I’d like to come back to this. I have a hazy memory of Jeff claiming one reason we see only edge detection is because the experiments were conducted with anaesthetized animals. If you look at the diagram of the last Numenta paper with the hierarchy of coffee cups you see a complex object at multiple levels. What you describe sounds closer to classical hierarchical feature recognition - which is not inline with TBT.
I know there is object composition in TBT but this is meant to be very different from hierarchical feature recognition.
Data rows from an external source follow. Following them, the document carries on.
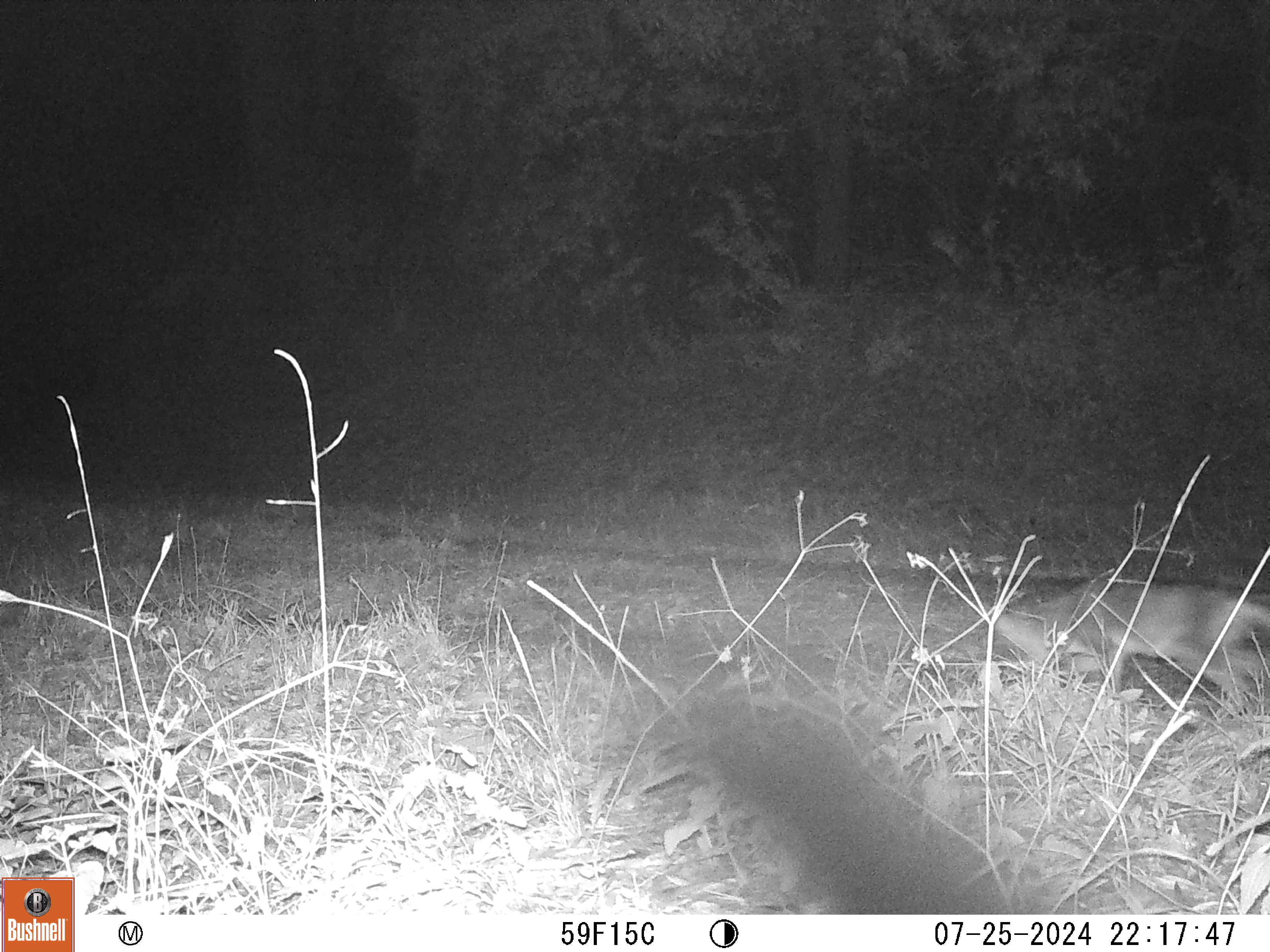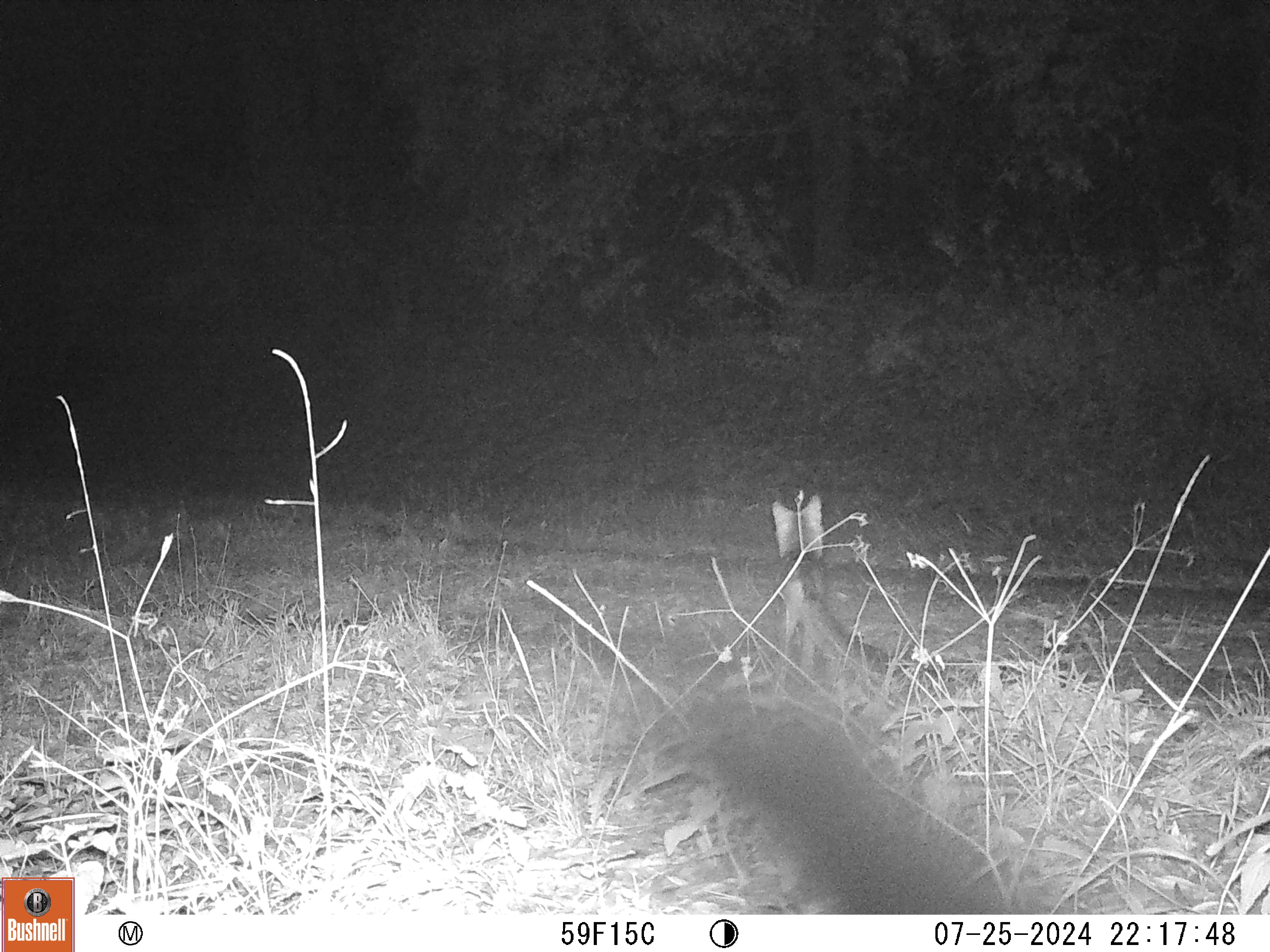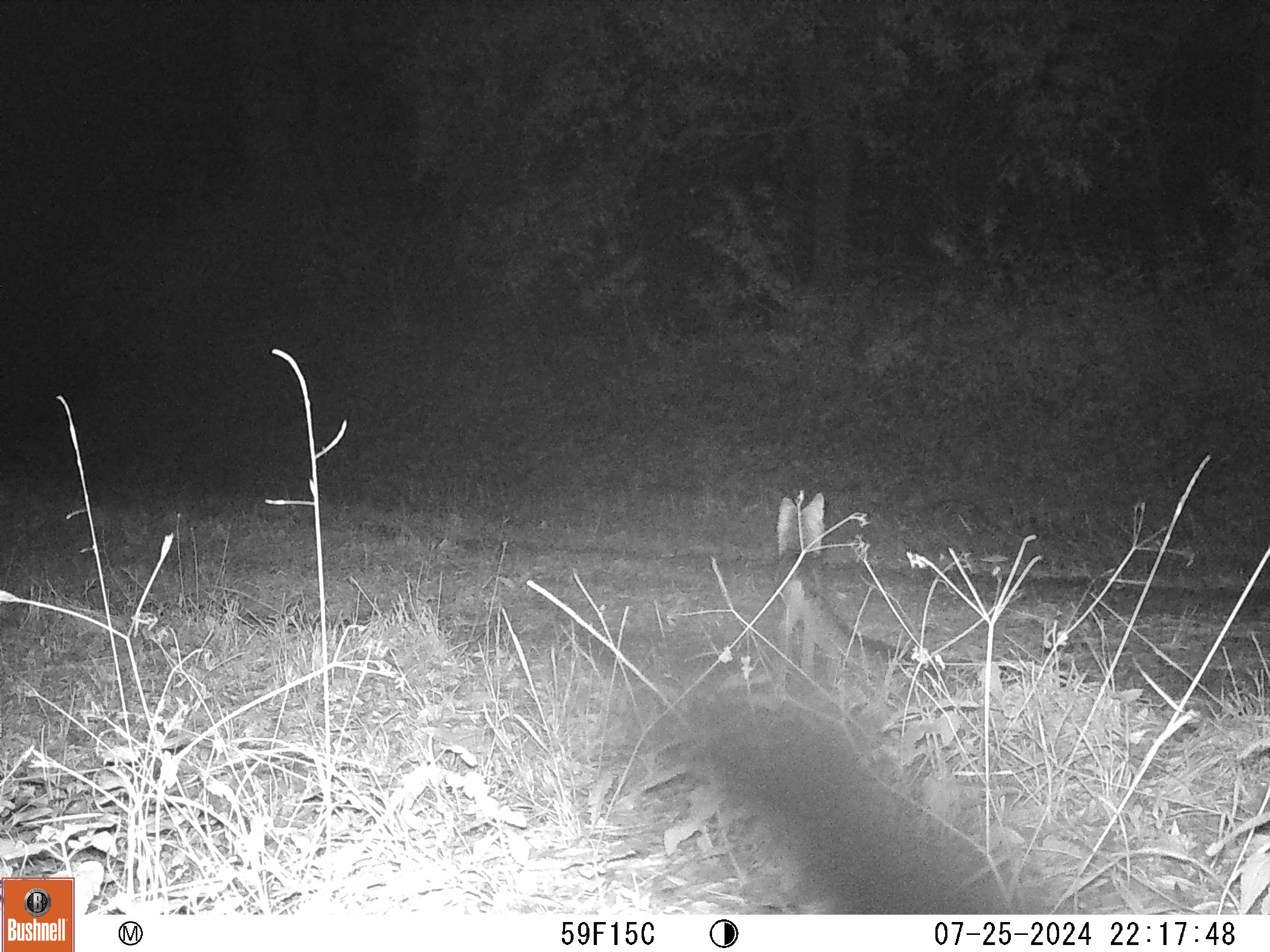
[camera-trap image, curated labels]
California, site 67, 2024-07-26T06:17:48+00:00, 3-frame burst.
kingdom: Animalia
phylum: Chordata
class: Mammalia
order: Carnivora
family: Canidae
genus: Urocyon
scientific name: Urocyon cinereoargenteus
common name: gray fox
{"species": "gray fox (Urocyon cinereoargenteus)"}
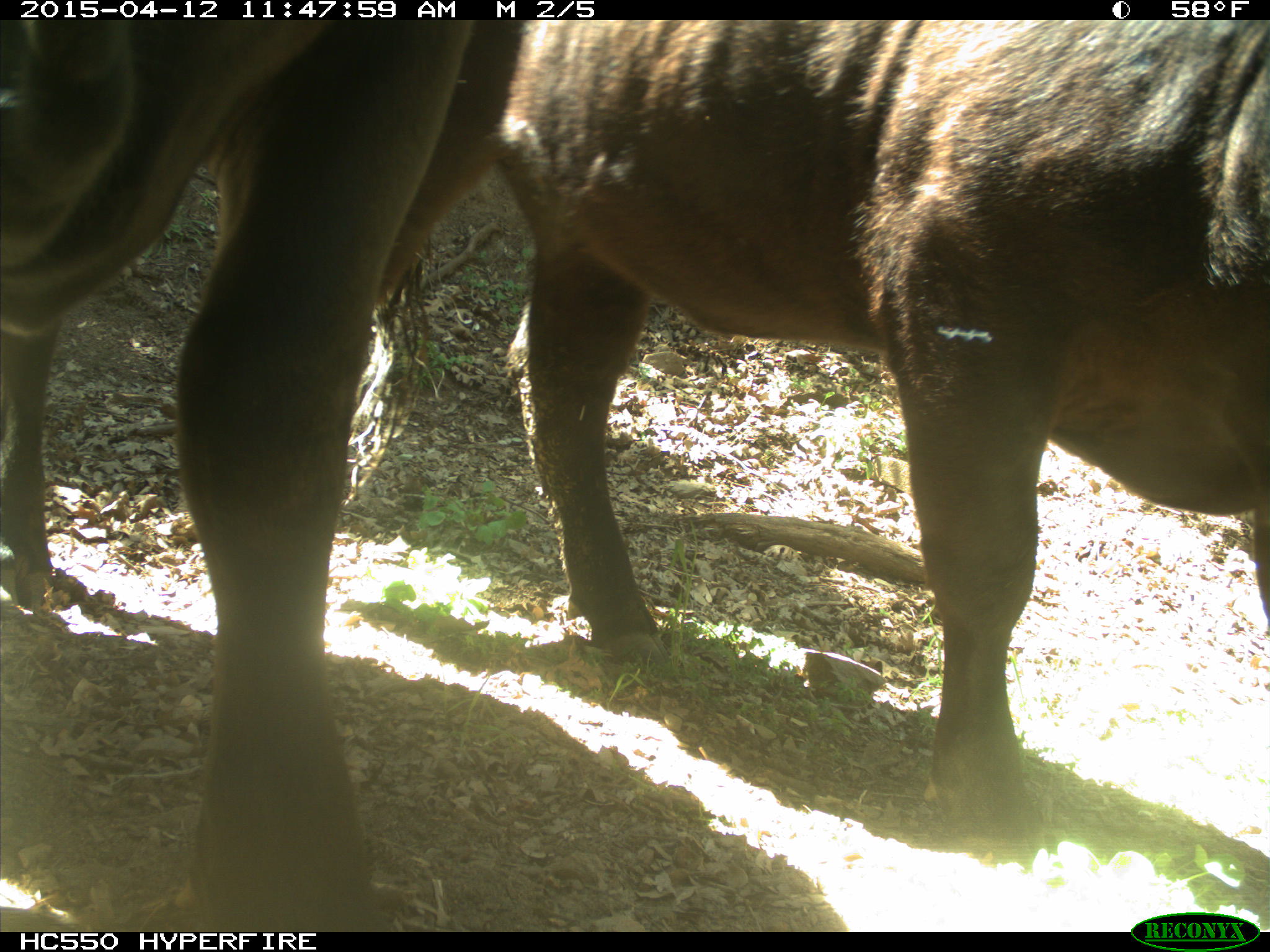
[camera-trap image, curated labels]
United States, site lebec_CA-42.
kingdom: Animalia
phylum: Chordata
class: Mammalia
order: Artiodactyla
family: Bovidae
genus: Bos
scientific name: Bos taurus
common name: domestic cow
Bos taurus (domestic cow).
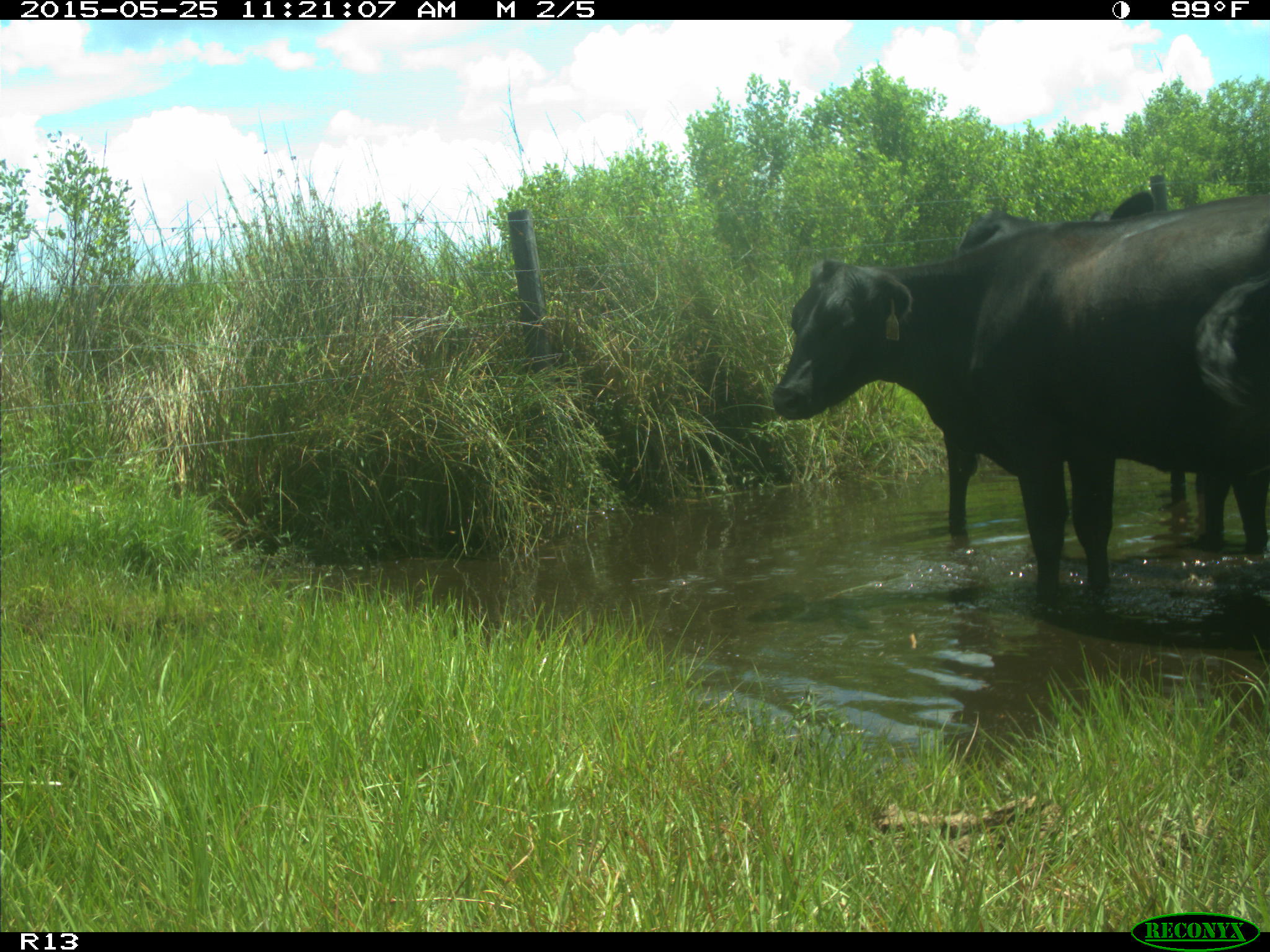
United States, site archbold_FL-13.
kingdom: Animalia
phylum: Chordata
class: Mammalia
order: Artiodactyla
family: Bovidae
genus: Bos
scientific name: Bos taurus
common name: domestic cow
Bos taurus (domestic cow).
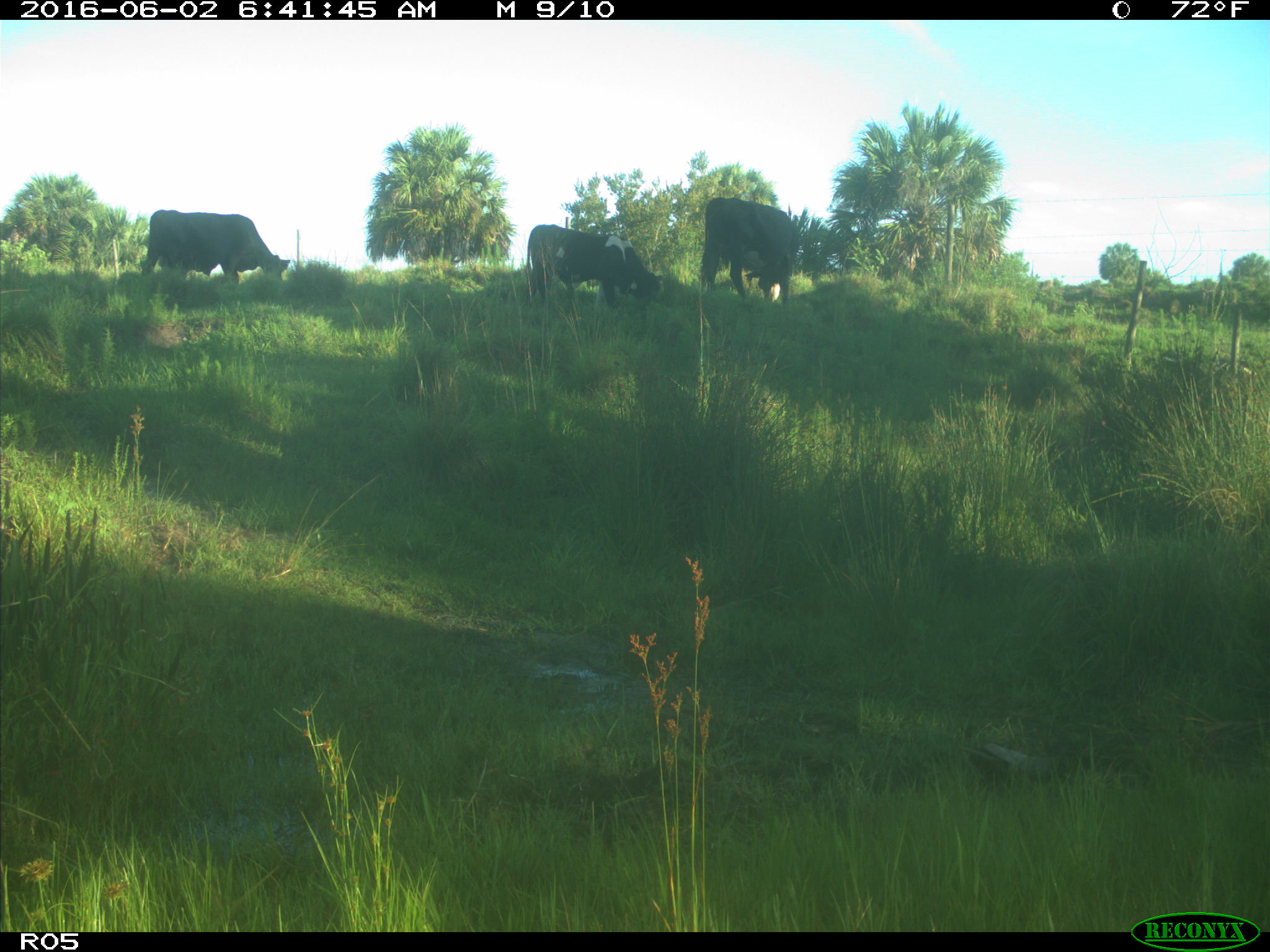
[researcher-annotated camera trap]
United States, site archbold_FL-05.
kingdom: Animalia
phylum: Chordata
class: Mammalia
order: Artiodactyla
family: Bovidae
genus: Bos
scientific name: Bos taurus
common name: domestic cow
TBT seems to imply that if the cortical column has the inputs that correlate with an object then it will learn the object not just features. So I guess we should see correlations with objects much lower in the visual hierarchy that the traditional story presents (otherwise TBT is the traditional story). The classic example is a patch of skin learning a coffee cup and I assume this applies to a patch of retina learning objects too - although obviously not all objects and only at the scale of the sensory patch the column “sees”
I agree that this is the implication of TBT. There is a limit to the number of objects that a single CC can learn though (in the book, Jeff mentions “hundreds”). I would expect that an individual CC would have a better model of the objects that it encounters most frequently (since it has a lot more training on those), which implies that it would have a fuzzy/inaccurate representation for objects that it encounters less frequently.
In the case of a patch in V1 closest to input from the eyes, it is exposed to everything coming in (which contains far more objects than it alone can model), so that implies to me that it must expend a lot of its capacity modelling lower-level objects to pass on to other CCs in the stream (I’ll stop there though, since that is starting to fall back into my interpretation that I posted earlier…)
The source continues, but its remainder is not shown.